Runaway Train: A Closer Look at the Exceptional Growth in B.C. Municipal Spending
Highlights
British Columbians face serious affordability challenges. A prominent contributor to declining affordability in B.C. over the past decade or more has been exceptionally high property tax inflation. This is a direct consequence of runaway growth in municipal operating expenses, which are principally funded by property taxes.
Property taxes on owner-occupied housing in the B.C. consumer price index (CPI) increased by a staggering 94% from January 2010 to July 2025. This was more than double the rate of overall CPI inflation (42%), and nearly double the rate of property tax inflation nationally (54%). These figures would be even higher if they included the indirect impact on consumer prices from property tax hikes on businesses and landlords.
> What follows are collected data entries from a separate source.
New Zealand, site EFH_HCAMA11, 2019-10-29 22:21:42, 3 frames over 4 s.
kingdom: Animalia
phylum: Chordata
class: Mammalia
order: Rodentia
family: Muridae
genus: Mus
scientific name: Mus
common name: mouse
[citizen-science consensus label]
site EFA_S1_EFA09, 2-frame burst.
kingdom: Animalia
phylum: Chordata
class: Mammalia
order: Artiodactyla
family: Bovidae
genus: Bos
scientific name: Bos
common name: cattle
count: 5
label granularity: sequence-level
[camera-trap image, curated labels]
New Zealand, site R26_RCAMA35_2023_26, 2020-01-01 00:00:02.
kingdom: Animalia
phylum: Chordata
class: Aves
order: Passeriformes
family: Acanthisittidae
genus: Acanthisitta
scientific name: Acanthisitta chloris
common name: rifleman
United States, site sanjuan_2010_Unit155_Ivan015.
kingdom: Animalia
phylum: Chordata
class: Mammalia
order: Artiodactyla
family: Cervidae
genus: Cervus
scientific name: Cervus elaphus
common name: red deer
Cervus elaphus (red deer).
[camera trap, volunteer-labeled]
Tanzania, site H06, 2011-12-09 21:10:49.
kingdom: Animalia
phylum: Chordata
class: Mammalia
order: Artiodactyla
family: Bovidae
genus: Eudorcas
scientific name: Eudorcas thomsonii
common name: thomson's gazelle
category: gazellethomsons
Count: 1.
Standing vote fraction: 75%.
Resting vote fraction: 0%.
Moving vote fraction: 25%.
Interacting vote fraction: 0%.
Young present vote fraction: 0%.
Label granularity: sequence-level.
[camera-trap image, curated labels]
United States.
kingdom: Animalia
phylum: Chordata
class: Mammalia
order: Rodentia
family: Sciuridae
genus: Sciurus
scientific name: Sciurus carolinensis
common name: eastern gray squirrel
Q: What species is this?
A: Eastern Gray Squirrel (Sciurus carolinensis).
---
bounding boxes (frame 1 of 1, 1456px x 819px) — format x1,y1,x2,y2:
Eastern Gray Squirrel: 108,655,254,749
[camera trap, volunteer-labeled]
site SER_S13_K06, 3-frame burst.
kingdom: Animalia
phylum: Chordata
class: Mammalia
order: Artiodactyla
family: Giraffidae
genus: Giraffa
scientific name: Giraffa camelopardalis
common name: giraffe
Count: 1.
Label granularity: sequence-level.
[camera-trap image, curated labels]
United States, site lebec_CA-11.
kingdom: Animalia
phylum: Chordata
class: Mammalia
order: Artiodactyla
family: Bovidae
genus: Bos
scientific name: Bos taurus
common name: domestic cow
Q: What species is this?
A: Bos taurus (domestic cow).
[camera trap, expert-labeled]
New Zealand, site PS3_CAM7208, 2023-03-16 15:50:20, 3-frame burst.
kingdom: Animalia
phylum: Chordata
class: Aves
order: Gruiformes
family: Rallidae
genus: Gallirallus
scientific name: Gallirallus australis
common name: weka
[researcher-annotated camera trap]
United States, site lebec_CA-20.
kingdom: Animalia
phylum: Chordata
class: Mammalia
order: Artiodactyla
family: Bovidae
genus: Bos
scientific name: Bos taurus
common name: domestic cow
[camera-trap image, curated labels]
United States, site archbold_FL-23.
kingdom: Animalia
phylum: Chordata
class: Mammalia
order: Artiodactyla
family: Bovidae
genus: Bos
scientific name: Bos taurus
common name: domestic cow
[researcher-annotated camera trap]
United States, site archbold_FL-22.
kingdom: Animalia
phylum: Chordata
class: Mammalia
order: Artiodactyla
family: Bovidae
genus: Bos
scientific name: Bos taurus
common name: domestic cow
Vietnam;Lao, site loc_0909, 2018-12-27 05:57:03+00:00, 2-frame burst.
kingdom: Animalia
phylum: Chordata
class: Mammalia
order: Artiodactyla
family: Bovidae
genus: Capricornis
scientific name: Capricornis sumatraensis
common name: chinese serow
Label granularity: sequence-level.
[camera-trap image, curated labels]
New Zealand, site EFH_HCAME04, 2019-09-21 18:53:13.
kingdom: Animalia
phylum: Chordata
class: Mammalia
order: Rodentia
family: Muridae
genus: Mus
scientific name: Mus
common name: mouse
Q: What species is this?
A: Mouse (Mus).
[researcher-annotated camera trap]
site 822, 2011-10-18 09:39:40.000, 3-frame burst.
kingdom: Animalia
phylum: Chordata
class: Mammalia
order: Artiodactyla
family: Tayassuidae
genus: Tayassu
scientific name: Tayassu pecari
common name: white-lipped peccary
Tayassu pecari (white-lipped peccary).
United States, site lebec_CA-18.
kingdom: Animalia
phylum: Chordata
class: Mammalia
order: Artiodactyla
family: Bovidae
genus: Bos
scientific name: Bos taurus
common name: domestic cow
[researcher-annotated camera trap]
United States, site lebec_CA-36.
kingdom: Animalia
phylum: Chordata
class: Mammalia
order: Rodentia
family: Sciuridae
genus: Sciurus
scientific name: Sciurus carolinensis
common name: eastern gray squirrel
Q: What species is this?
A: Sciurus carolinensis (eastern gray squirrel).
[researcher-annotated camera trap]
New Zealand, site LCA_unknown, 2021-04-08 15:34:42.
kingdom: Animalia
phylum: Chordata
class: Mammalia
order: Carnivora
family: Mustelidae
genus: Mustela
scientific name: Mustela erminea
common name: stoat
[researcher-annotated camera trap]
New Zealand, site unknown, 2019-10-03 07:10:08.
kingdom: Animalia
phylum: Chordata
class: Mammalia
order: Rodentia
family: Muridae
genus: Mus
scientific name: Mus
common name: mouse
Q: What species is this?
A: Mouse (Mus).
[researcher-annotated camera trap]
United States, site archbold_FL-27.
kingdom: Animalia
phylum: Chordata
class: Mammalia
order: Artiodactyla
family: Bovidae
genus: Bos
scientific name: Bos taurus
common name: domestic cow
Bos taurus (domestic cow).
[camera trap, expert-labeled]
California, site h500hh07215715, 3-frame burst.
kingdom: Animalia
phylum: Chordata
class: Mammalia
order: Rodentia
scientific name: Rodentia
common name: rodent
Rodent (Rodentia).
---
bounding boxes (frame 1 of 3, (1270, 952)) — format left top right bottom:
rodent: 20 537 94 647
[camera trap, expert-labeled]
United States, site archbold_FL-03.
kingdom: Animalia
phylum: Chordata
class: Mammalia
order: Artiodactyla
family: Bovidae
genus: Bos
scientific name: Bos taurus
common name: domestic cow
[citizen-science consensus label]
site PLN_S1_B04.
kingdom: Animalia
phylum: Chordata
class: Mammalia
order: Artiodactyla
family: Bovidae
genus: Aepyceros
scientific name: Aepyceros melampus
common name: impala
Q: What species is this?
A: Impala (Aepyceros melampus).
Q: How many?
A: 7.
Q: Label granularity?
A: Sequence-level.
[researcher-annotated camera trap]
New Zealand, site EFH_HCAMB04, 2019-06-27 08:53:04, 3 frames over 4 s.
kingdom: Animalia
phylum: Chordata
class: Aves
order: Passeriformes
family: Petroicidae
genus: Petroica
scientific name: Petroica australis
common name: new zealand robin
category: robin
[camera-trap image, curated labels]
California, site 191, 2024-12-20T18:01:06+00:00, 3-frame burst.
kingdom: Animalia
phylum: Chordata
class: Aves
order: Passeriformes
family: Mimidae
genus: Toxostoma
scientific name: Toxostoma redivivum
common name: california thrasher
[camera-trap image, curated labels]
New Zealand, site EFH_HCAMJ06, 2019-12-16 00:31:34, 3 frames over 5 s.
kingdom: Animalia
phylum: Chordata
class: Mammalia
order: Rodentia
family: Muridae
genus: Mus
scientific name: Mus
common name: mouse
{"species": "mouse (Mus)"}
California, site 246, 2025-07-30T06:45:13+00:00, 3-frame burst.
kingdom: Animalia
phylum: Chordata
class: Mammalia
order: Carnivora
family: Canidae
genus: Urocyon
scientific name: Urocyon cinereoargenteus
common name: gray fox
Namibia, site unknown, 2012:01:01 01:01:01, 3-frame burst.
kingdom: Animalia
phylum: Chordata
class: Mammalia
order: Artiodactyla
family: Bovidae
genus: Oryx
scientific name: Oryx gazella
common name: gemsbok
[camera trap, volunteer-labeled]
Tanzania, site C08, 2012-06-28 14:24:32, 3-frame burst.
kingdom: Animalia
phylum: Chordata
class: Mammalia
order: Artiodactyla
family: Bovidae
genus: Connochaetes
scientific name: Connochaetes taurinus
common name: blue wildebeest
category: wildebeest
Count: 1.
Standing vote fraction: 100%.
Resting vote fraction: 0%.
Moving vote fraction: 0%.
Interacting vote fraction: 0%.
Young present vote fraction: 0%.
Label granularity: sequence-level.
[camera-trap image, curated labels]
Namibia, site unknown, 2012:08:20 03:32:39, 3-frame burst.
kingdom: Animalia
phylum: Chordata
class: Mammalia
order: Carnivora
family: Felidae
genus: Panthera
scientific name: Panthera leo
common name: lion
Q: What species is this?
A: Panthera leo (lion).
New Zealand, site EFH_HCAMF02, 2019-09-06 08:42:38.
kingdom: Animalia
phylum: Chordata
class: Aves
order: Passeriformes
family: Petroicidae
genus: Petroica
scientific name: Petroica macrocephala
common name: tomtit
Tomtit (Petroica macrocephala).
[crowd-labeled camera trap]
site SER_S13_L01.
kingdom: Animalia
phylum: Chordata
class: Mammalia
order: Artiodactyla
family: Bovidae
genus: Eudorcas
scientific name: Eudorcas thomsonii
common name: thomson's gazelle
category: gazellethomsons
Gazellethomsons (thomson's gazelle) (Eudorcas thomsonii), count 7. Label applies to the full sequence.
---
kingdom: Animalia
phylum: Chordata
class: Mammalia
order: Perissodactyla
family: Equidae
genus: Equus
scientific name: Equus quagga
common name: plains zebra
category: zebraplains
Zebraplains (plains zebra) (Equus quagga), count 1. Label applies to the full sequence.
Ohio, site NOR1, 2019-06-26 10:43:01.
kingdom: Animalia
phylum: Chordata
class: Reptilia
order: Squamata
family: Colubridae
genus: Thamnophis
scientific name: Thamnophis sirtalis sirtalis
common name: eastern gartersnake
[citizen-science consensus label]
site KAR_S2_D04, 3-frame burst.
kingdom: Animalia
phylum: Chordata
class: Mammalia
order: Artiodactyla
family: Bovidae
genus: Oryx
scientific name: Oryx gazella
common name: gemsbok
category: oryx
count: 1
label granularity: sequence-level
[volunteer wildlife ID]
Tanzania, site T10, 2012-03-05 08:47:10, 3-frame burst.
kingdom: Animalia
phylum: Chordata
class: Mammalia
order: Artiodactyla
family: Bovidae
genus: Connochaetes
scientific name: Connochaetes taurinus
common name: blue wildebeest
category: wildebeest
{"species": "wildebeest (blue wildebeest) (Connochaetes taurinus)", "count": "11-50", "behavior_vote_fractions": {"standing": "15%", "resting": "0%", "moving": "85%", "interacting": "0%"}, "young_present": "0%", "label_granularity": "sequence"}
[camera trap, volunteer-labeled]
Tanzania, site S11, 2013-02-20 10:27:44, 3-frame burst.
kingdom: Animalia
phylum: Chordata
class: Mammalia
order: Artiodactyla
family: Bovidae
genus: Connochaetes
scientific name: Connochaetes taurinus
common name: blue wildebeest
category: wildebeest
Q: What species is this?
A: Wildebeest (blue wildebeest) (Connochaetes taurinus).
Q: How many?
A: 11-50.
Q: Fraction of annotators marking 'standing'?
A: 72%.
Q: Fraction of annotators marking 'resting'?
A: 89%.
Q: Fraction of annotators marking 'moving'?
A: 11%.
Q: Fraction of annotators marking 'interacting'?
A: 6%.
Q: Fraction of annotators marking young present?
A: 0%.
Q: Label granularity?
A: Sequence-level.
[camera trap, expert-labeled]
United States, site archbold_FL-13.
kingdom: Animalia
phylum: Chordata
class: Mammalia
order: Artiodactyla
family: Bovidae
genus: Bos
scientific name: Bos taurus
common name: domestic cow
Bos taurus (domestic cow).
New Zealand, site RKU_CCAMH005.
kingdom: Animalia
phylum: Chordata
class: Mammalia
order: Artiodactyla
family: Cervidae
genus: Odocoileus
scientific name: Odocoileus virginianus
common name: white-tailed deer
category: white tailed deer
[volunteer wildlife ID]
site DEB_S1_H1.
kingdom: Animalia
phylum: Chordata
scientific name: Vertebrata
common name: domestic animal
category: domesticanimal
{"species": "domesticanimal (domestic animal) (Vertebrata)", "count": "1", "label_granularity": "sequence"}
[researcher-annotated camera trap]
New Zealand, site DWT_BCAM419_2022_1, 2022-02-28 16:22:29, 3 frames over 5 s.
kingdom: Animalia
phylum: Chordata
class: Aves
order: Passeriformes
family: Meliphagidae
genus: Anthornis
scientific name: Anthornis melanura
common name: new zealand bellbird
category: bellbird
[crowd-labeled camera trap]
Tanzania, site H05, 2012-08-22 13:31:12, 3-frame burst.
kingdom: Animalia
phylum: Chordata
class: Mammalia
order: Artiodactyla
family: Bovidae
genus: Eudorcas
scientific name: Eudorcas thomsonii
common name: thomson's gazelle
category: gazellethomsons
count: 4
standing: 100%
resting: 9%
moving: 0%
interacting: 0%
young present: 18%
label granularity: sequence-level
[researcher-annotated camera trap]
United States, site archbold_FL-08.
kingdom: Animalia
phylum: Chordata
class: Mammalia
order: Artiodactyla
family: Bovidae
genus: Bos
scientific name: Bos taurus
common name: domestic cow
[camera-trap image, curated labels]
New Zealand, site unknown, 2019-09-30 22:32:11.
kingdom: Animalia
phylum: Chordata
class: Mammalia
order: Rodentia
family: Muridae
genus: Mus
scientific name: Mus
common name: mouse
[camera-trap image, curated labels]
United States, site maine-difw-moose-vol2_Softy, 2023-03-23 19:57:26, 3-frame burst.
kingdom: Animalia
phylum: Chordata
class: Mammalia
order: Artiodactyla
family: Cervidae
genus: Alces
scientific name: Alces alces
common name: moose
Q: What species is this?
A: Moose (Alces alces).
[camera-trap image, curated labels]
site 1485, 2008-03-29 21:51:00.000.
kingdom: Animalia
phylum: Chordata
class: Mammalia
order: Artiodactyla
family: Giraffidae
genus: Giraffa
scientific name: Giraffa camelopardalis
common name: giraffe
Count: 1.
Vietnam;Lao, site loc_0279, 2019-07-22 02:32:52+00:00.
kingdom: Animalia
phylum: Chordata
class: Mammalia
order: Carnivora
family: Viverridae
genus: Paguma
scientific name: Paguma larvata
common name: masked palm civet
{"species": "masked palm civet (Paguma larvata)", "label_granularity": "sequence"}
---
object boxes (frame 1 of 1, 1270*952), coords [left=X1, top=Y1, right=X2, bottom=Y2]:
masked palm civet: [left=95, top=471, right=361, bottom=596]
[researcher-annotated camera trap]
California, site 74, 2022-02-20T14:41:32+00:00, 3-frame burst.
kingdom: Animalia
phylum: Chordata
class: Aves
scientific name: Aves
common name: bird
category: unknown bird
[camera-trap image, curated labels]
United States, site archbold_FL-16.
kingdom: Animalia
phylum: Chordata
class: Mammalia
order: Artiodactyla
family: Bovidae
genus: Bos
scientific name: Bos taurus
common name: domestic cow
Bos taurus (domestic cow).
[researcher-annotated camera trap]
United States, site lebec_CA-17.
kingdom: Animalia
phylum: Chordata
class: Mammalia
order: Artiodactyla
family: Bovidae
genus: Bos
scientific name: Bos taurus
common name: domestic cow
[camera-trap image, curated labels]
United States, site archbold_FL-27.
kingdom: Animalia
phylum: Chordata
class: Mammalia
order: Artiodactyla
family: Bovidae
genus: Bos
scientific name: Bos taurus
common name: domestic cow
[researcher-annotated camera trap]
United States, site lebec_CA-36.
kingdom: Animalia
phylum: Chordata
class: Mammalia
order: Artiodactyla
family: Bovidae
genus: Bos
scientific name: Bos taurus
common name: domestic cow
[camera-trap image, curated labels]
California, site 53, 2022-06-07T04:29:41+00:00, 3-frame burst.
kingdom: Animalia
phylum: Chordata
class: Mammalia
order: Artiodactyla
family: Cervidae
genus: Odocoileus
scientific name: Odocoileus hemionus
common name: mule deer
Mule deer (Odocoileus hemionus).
Our analysis of the latest available decade of municipal operating spending data for 2013-23 shows that nearly four out of five B.C. municipalities grew real (i.e., inflation-adjusted) spending faster than municipal population growth, often significantly so. This is true across every region.
Over 2013–23, “excess spending” (i.e., the additional amount municipalities spent beyond what would normally be expected if spending had kept pace with municipal population growth and inflation) totalled nearly $3.8 billion (in real 2023 dollars), or $831 per capita. In other words, municipalities spent significantly more than what rising costs and a larger population alone can explain.
Municipalities are still spending most of their operating budgets on “core” responsibilities like policing, sanitation, parks, staffing, and transit. Yet spending has risen much faster than demographics or inflation can explain. Unless there has been a commensurate improvement in core service quality, the data may indicate they are being delivered less efficiently.
Spending on “non-core” responsibilities including health, housing and social services has skyrocketed – despite these being areas of provincial responsibility. This raises questions about whether there has been an implicit downloading of responsibilities by the province, a decision by municipal leaders to broaden their mandate, or an inefficient duplication of activities between provincial and local governments. Perhaps municipalities have become less efficient at delivering core services because they are distracted by scope creep.
In B.C.’s largest regional district, Metro Vancouver, nominal operating spending soared by 71% over 2013-23, far outpacing regional population growth and inflation. Total “excess spending” in Metro Vancouver over 2013-23 – above what regional population growth and inflation would justify – was about $275 million, or $100 per capita (note, this is in addition to the “excess spending” by municipalities). The increase was concentrated in core service areas, which may indicate dwindling efficiency. There was also a significant increase in spending on “other services and adjustments”, a vaguely defined category that doubled its budget share and grew by over 200% in real terms. For a regional government lacking transparency and democratic accountability, these patterns are concerning.
To prevent further deterioration in affordability, we recommend tying municipal spending growth to population and inflation, restoring independent provincial oversight, linking spending to service outcomes, and reviewing both municipal mandates and Metro Vancouver’s governance to improve accountability and efficiency.